● **Objectif de la tâche**:
Recopiez toutes ces lignes, demandes comprises, pour l'ensemble des enregistrements, en décalant de -95 chaque nombre figurant dans les réponses, qu'il s'agisse de coordonnées, de cadres ou de distances. Ne reproduisez pas les images dans votre réponse.

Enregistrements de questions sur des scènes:
>>

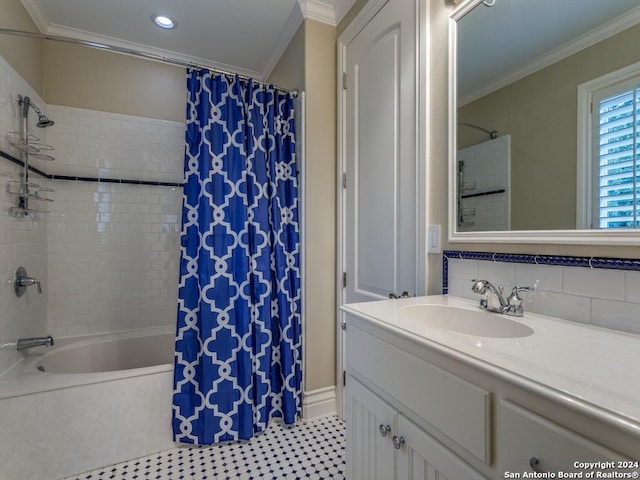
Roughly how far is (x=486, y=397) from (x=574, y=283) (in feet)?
1.76

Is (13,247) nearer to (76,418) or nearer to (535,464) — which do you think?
(76,418)

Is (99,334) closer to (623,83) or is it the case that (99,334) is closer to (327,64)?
Answer: (327,64)

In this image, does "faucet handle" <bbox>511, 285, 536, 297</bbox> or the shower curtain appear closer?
"faucet handle" <bbox>511, 285, 536, 297</bbox>

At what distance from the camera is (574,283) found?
882 mm

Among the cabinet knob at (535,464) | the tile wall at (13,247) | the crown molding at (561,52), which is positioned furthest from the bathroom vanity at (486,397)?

<<

● **Résultat de l'exercice**:
Roughly how far is (x=486, y=397) from (x=574, y=283) (in feet)?
-93.24

Is (13,247) nearer to (76,418) or nearer to (535,464) — which do you think?
(-19,323)

Is (99,334) closer to (623,83) or is it the case that (99,334) is closer to (327,64)?
Answer: (232,-31)

In this image, does "faucet handle" <bbox>511, 285, 536, 297</bbox> or the shower curtain appear closer?
"faucet handle" <bbox>416, 190, 441, 202</bbox>

At what distance from the camera is (574,283) found?
787 mm

Among the cabinet knob at (535,464) | the tile wall at (13,247) | the crown molding at (561,52), which is positioned furthest from the bathroom vanity at (486,397)?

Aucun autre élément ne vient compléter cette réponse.